▶ **Information provided**:
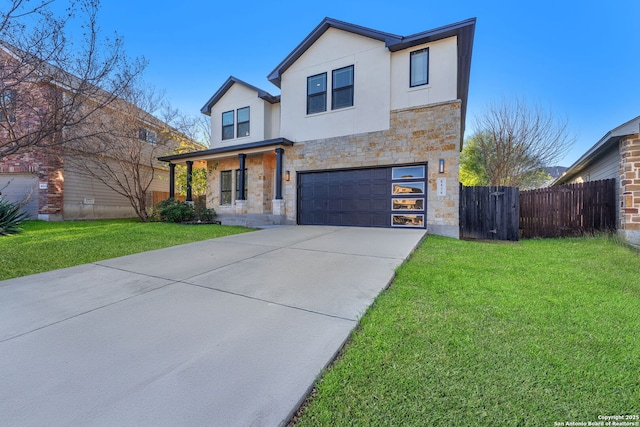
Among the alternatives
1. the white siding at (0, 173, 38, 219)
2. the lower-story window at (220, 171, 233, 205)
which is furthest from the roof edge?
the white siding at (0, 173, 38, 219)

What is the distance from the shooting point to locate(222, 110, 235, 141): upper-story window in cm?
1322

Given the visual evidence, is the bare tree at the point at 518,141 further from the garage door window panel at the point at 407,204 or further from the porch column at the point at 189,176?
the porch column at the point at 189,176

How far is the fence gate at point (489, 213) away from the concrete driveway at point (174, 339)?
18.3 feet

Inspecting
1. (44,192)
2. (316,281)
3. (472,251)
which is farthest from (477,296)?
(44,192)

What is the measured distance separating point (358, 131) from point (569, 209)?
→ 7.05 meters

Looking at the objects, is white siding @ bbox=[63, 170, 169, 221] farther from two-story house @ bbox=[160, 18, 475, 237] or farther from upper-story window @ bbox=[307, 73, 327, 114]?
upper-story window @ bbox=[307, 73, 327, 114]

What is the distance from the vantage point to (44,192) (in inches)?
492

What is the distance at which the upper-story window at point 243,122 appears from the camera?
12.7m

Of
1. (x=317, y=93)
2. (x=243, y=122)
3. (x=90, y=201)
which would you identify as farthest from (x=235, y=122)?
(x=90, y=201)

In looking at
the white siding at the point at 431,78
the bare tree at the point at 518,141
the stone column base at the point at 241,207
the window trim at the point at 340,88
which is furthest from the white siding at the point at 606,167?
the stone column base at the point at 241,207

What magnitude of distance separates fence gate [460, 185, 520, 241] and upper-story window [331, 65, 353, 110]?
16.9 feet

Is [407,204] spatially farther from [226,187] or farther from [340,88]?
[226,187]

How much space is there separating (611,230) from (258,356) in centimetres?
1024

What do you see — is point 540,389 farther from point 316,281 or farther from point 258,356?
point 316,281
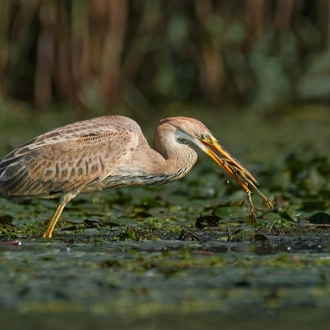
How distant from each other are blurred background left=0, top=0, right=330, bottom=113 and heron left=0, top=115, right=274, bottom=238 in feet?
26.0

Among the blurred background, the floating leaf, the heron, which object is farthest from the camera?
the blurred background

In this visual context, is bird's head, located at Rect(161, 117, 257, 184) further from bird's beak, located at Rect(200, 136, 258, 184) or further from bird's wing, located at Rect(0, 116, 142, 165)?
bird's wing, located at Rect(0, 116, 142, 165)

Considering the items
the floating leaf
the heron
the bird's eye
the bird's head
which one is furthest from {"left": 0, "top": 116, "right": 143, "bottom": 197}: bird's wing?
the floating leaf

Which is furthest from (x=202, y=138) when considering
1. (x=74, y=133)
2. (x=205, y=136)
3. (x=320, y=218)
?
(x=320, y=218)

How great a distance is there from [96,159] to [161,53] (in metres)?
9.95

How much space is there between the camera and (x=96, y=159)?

▶ **Exercise**:
Please retype the data word for word, beginning at the line that contains "Which is furthest from (x=202, y=138)" and stopping after the final line of the data.

▶ **Result**:
Which is furthest from (x=202, y=138) when considering
1. (x=74, y=133)
2. (x=205, y=136)
3. (x=320, y=218)
?
(x=320, y=218)

How great a distance is there from [96,159] to [161,53] (in metres)?
9.95

How much space is there between the camera and (x=96, y=159)?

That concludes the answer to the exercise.